» **Bloc de texte**
▽
Fabien Banciryanino est un ancien député de la coalition « Amizero y’Abarundi ». Il a été élu dans la circonscription de Bubanza, à l’Ouest du pays. Lors de son passage au sein de l’Assemblée Nationale, il ne cessait de dénoncer tout ce qui n’allait pas, tout en applaudissant ce qui va très bien.
Alors que l’Assemblée Nationale se penchait sur la question d’ériger l’ancien président de la République, feu Pierre Nkurunziza, au titre de Guide Suprême du patriotisme, il n’a pas hésité à donner une opinion contraire à celle des autres parlementaires, ce qui lui a valu d’ailleurs, selon une opinion, un emprisonnement d’une année, du mois d’octobre 2020 à Octobre 2021. L’on signalera qu’il est très connu pour son franc-parler.
La rédaction a sollicité une interview auprès de lui et il a spontanément accepté de répondre à nos questions. Il a pris son temps, il était à l’aise devant nos micros et comme on peut s’en douter, il n’a pas hésité de donner son point de vue, aussi bien positif que négatif, sur l’histoire immédiate de notre pays, orientée beaucoup plus sur l’information brûlante.
Il faudrait rappeler ici que l’honorable Fabien Banciryanino vient d’adresser une correspondance au président de la République, Evariste Ndayishimiye, pour le féliciter en ce qui concerne sa diplomatie active. Il mentionne tous ses déplacements dans le monde entier, le réchauffement de sa coopération avec les partenaires tant bilatéraux que multilatéraux, etc.
Il s’exprime également sur d’autres aspects comme la justice car il en a été victime pendant toute une année. Il nourrit d’espoir malgré tout cela car il trouve que le président de la République, Evariste Ndayishimiye, a une ouverture d’esprit et par conséquent, qu’il est favorable à la liberté de la presse, d’expression et d’opinion. A bâton rompu, il a répondu aux questions de la rédaction.
△
» **Extrait du listing**
▽
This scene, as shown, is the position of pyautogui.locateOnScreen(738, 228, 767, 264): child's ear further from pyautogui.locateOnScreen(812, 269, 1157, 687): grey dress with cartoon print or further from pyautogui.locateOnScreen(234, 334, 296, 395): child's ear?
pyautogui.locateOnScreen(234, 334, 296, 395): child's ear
△
» **Travail à faire**
- a) D'après l'article sur Fabien Banciryanino, dans quelle circonscription a-t-il été élu ?
- b) Dans l'article sur Fabien Banciryanino, résumez en deux ou trois phrases le paragraphe qui commence par « Alors que l'Assemblée Nationale se penchait », sans perdre les faits principaux.
- c) Poursuivez l'article sur Fabien Banciryanino après sa dernière phrase.

» **Réponses par consigne**
- a) Dans la circonscription de Bubanza, à l'Ouest du pays.

- b) Quand l'Assemblée nationale a étudié l'idée de faire de feu Pierre Nkurunziza le Guide suprême du patriotisme, il a exprimé un avis contraire à celui des autres parlementaires. Selon une opinion, cela lui a valu un an de prison, d'octobre 2020 à octobre 2021. Il est très connu pour son franc-parler.

- c)
Le Député Fabien Banciryanino au cours d’une séance à l’Assemblée Nationale.
N.P. Honorable, voudriez-vous nous parler brièvement de Fabien Banciryanino ?
F.B. Je suis né le 20 février 1960 sur la colline de Musivya, dans la commune de Bisoro, actuelle commune de Gisozi. J’ai fait mes études primaires à l’école primaire de Gisozi, j’ai poursuivi mes études secondaires au Collège Notre Dame de Gitega, je les ai terminées au Lycée Scheppers de Nyakabiga, en qualité d’enseignant.
J’ai commencé ma carrière au canton scolaire de Bubanza où j’ai migré après mes études. J’ai fait 15 ans dans l’enseignement, c’est-à-dire 5 ans comme enseignant et 10 ans comme directeur d’école primaire. C’est dans cette province que j’ai rencontré mon actuelle épouse, originaire de la commune de Mpanda. De notre union, nous avons eu 7 enfants et nous remercions le Bon Dieu car la cadette se trouve actuellement à l’Université du Burundi.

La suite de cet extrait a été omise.